* **Tasks to perform**
• 1. In the acupuncture radio transcript, what reason does Ramsay give for the panel's decision that acupuncture treatment works? Answer in one to three sentences.
• 2. Restate the part of the acupuncture radio transcript starting with "SPOT: NEMA...the National" and going on through "take acupuncture seriously...", word for word.

"THE HEART OF THE MATTER"
a special program of the National Emergency Medicine Association (NEMA)
Week: 602.1
Guest: Dr. David Ramsay, President, University of Maryland
Topic: NIH Acupuncture review
Reporter: Aaron Cohen
Host/Producer: Steve Girard
NEMA: Acupuncture gets a government thumbs up...coming up...
SPOT: NEMA...the National Emergency Medicine Association...fights our worst health enemies - heart disease, stroke, trauma. Call 800-332-6362.
NEMA: A National Institutes of Health expert panel has concluded that acupuncture is an effective treatment for a number of ailments. Aaron Cohen has Health on the Hill...
COHEN: Acupuncture to treat pain and nausea has been routine medicine in China for thousands of years, but it's only just gained wide acceptance in the West. The NIH panel, chaired by the University of Maryland's David Ramsay, says It's time to drop the stigma and take acupuncture seriously...
RAMSAY: We actually decide that there were a number of situations where it really does work. Matters of nausea or sickness that follows being given an anesthetic...surgery, following chemotherapy...the vomiting nausea that one encounters in pregnancy...and there's a very clear cut one too... and that is post-operative dental pain. And so, we've come to the very kind of clear cut decision that treatment under these circumstances really did work.
COHEN: Critics contend that well placed tiny needles to balance the body's energy field, called the chi, is a placebo at best ...and at worst, a fraud. But with millions of people each year lining up at clinics all across the country, the public, and now the medical profession, is taking a huge leap of faith to practice a technique that still holds ancient mysteries. For Health on the Hill, I'm Aaron Cohen.

* **Information provided**
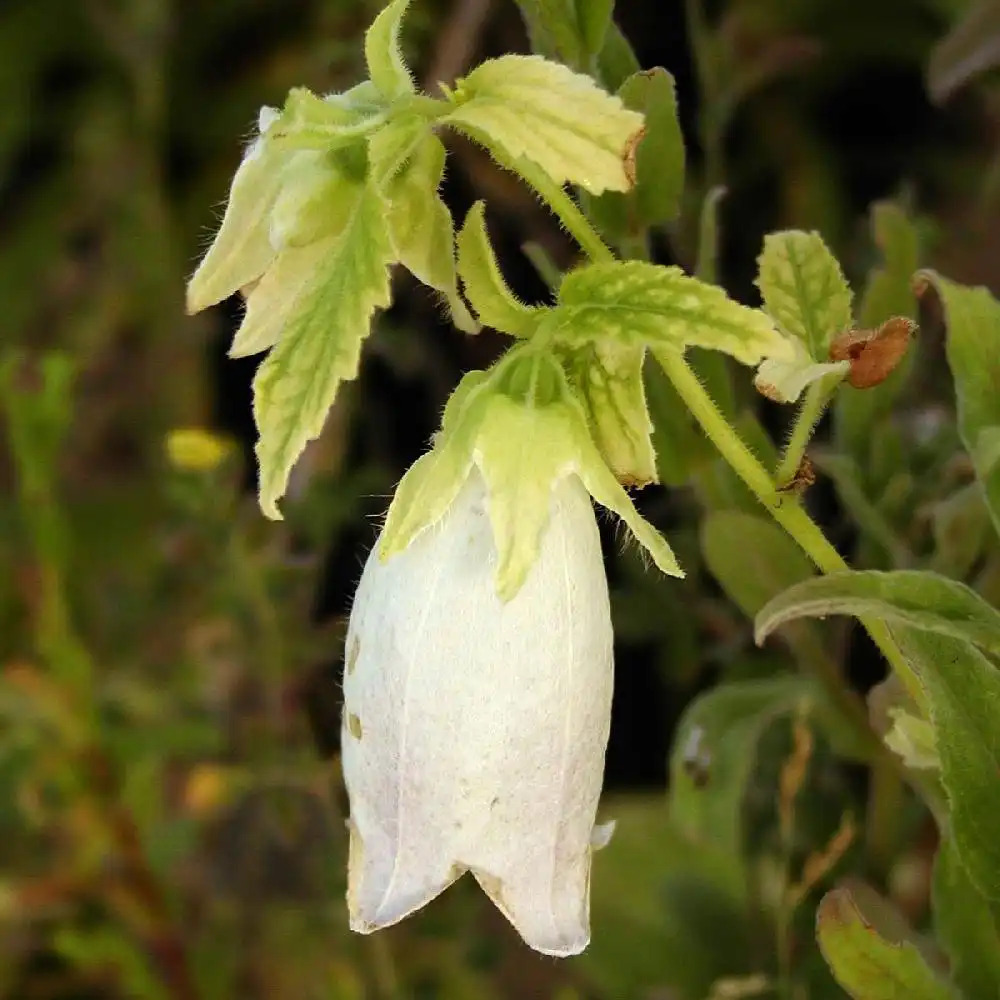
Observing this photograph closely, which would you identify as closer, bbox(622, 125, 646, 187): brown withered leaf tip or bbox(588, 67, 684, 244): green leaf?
bbox(622, 125, 646, 187): brown withered leaf tip

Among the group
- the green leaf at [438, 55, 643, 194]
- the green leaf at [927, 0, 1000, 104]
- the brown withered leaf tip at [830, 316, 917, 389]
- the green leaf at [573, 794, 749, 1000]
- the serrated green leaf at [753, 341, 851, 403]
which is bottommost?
the green leaf at [573, 794, 749, 1000]

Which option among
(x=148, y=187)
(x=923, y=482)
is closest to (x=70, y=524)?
(x=148, y=187)

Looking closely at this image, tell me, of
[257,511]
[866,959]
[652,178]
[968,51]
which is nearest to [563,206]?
[652,178]

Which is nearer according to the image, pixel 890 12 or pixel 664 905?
pixel 664 905

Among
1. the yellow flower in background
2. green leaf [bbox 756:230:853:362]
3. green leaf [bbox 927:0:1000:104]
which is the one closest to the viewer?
green leaf [bbox 756:230:853:362]

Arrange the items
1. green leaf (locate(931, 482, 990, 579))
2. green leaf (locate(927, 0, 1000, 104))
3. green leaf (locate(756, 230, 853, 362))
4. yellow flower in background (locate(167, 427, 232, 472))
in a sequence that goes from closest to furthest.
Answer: green leaf (locate(756, 230, 853, 362)), green leaf (locate(931, 482, 990, 579)), green leaf (locate(927, 0, 1000, 104)), yellow flower in background (locate(167, 427, 232, 472))

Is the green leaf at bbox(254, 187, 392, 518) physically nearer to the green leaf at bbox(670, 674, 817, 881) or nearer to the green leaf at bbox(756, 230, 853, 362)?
the green leaf at bbox(756, 230, 853, 362)

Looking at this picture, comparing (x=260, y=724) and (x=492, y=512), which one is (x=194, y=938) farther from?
(x=492, y=512)

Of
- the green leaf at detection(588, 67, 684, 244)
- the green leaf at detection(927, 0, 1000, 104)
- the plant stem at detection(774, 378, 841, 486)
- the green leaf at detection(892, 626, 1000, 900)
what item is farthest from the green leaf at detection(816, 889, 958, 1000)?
the green leaf at detection(927, 0, 1000, 104)
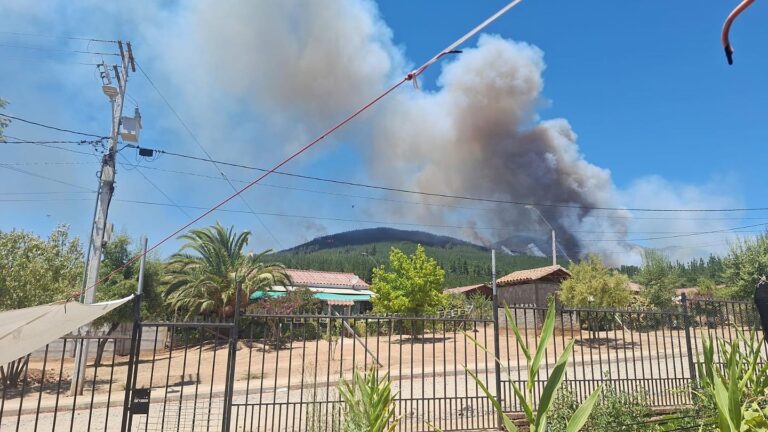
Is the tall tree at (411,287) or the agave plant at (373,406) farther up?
the tall tree at (411,287)

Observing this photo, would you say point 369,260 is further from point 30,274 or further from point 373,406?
point 373,406

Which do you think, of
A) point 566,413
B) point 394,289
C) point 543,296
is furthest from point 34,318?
point 543,296

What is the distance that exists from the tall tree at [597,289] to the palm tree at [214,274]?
14174 mm

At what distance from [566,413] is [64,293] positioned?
1684cm

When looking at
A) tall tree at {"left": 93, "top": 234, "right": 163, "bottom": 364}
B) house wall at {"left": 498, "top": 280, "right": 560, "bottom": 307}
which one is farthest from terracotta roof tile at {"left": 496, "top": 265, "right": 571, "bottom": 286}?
tall tree at {"left": 93, "top": 234, "right": 163, "bottom": 364}

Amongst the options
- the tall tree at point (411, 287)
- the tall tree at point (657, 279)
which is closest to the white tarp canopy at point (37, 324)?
the tall tree at point (411, 287)

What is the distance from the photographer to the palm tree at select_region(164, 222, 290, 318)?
22.7 meters

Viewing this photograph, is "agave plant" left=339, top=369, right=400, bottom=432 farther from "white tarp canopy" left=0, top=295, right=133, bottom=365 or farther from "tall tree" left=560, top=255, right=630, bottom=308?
"tall tree" left=560, top=255, right=630, bottom=308

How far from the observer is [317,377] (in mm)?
11289

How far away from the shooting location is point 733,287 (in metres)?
25.3

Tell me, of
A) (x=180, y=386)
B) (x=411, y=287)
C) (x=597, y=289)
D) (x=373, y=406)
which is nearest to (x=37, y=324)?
(x=373, y=406)

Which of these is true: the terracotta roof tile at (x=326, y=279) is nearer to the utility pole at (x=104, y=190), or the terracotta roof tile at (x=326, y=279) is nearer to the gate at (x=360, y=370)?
the gate at (x=360, y=370)

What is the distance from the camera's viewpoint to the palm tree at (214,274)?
22.7 m

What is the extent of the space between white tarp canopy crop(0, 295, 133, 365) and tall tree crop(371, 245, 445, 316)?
17479 mm
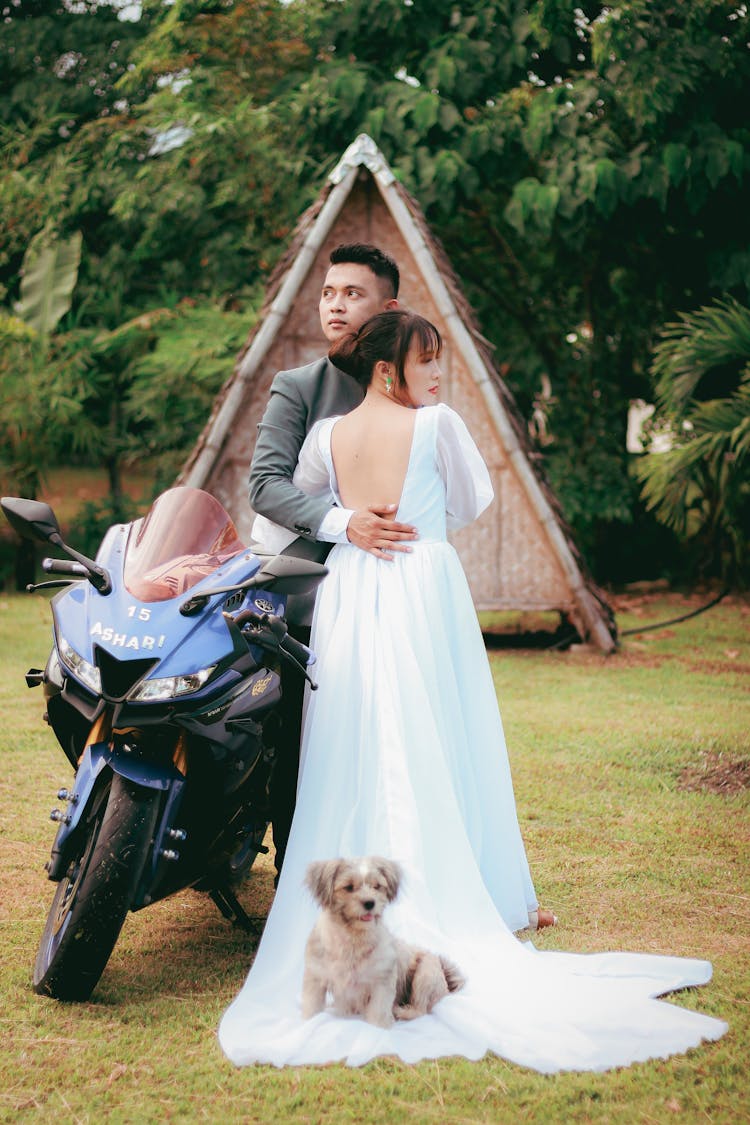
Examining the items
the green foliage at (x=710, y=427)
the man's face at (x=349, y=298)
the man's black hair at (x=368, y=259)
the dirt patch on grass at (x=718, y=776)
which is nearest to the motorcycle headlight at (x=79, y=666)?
the man's face at (x=349, y=298)

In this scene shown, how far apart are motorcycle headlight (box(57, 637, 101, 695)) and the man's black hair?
1477mm

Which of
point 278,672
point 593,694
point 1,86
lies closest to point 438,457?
point 278,672

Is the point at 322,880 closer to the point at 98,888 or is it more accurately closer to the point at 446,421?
the point at 98,888

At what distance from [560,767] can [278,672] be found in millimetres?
2507

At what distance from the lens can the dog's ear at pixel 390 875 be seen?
2.64m

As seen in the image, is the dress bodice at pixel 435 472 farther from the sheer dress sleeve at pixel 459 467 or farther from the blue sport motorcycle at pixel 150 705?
the blue sport motorcycle at pixel 150 705

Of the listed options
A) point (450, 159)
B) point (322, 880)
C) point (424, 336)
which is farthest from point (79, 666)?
point (450, 159)

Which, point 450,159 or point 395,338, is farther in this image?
point 450,159

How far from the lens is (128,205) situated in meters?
11.0

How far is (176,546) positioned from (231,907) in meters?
1.11

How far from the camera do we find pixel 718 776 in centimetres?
502

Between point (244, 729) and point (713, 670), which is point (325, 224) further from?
point (244, 729)

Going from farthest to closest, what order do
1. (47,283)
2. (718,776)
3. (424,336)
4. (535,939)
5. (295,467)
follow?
(47,283)
(718,776)
(295,467)
(535,939)
(424,336)

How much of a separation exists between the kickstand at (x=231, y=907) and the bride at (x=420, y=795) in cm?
32
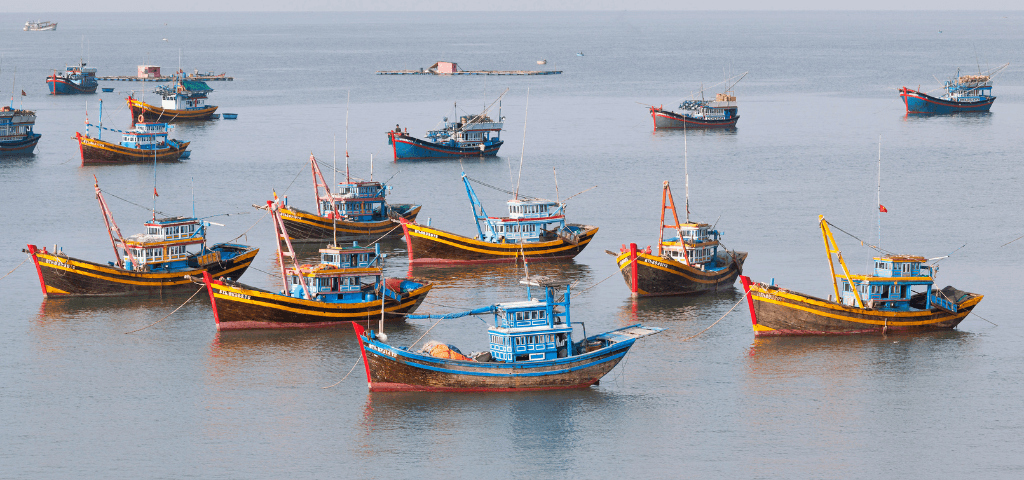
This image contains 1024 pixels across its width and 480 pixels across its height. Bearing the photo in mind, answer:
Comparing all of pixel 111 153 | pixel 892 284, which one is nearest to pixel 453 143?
pixel 111 153

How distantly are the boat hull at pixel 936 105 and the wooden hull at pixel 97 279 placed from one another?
135 m

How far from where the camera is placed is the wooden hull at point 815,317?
213 ft

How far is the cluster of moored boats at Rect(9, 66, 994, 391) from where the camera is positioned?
5594cm

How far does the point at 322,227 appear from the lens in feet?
305

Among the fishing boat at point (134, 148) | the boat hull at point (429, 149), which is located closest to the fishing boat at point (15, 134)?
the fishing boat at point (134, 148)

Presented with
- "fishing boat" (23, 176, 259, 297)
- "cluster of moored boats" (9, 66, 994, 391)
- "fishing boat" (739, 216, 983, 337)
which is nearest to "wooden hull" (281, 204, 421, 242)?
"cluster of moored boats" (9, 66, 994, 391)

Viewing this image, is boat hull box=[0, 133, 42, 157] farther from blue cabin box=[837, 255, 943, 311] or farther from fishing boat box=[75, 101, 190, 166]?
blue cabin box=[837, 255, 943, 311]

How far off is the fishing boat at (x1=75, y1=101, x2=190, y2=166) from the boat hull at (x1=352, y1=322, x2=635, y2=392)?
88.4 m

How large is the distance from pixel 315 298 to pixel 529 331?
16.8m

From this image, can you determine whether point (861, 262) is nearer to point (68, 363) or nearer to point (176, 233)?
point (176, 233)

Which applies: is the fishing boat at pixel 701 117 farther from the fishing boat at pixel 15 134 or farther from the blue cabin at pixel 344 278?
the blue cabin at pixel 344 278

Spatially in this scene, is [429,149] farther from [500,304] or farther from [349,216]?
[500,304]

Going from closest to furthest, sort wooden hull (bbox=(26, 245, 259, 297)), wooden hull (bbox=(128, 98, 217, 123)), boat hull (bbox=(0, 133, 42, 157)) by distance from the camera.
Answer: wooden hull (bbox=(26, 245, 259, 297)) < boat hull (bbox=(0, 133, 42, 157)) < wooden hull (bbox=(128, 98, 217, 123))

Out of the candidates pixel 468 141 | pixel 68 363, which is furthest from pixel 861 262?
pixel 468 141
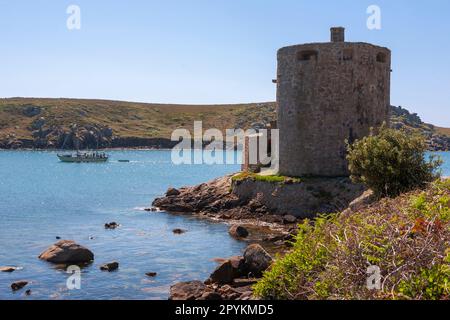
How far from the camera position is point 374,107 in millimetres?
38844

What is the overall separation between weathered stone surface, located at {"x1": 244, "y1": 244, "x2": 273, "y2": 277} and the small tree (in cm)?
645

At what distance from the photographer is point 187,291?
19875 mm

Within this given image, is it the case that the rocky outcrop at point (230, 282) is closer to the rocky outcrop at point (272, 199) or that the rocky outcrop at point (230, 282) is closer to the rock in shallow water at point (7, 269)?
the rock in shallow water at point (7, 269)

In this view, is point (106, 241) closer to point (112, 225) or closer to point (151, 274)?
point (112, 225)

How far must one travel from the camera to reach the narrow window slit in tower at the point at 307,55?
124 feet

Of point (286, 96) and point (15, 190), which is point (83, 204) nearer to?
point (15, 190)

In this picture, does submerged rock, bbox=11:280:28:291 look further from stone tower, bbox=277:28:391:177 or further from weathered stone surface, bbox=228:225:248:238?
stone tower, bbox=277:28:391:177

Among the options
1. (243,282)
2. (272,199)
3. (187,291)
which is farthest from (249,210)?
(187,291)

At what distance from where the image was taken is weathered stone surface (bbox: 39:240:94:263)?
26.1 meters

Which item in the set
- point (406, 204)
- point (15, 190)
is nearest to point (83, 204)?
point (15, 190)

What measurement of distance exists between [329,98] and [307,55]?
133 inches

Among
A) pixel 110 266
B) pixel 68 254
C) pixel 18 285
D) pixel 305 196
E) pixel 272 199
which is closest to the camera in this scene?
pixel 18 285

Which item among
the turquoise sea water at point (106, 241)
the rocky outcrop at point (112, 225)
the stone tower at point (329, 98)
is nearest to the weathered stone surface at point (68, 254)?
the turquoise sea water at point (106, 241)

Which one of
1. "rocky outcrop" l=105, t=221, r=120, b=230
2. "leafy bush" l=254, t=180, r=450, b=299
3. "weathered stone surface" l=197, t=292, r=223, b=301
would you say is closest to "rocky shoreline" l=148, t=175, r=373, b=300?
"weathered stone surface" l=197, t=292, r=223, b=301
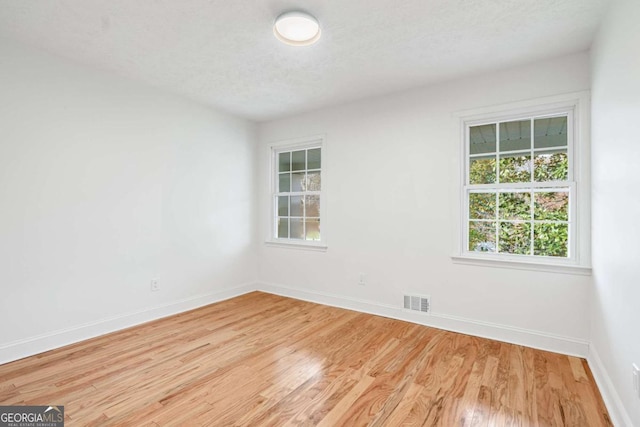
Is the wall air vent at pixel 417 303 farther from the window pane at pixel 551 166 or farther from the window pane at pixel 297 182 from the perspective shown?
the window pane at pixel 297 182

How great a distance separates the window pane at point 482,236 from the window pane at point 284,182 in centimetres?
258

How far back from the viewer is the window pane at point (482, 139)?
10.1ft

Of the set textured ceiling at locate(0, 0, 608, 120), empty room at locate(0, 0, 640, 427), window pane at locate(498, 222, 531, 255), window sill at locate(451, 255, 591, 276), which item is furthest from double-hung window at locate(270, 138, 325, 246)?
window pane at locate(498, 222, 531, 255)

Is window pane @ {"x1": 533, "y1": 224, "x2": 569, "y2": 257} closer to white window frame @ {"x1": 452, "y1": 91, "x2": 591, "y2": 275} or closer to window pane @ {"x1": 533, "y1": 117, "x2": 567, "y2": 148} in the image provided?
white window frame @ {"x1": 452, "y1": 91, "x2": 591, "y2": 275}

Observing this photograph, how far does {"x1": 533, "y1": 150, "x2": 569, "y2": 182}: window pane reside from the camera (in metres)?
2.77

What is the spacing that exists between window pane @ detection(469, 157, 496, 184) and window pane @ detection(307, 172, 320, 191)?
1.98 m

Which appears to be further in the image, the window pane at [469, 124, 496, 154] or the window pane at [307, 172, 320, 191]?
the window pane at [307, 172, 320, 191]

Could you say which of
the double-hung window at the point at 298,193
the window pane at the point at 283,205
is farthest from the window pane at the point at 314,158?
the window pane at the point at 283,205

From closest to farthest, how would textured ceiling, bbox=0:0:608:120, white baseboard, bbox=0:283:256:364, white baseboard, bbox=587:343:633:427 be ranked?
1. white baseboard, bbox=587:343:633:427
2. textured ceiling, bbox=0:0:608:120
3. white baseboard, bbox=0:283:256:364

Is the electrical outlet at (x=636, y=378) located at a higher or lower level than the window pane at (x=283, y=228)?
lower

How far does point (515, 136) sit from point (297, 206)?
2.82m

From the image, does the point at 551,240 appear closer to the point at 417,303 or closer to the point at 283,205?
the point at 417,303

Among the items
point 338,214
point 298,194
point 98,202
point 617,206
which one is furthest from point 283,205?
point 617,206

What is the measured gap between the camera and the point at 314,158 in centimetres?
439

* **Results of the exercise**
• 1. The panel found several situations where acupuncture really does work. These were nausea after an anesthetic, surgery or chemotherapy, the nausea and vomiting of pregnancy, and post-operative dental pain.

• 2.
SPOT: NEMA...the National Emergency Medicine Association...fights our worst health enemies - heart disease, stroke, trauma. Call 800-332-6362.
NEMA: A National Institutes of Health expert panel has concluded that acupuncture is an effective treatment for a number of ailments. Aaron Cohen has Health on the Hill...
COHEN: Acupuncture to treat pain and nausea has been routine medicine in China for thousands of years, but it's only just gained wide acceptance in the West. The NIH panel, chaired by the University of Maryland's David Ramsay, says It's time to drop the stigma and take acupuncture seriously...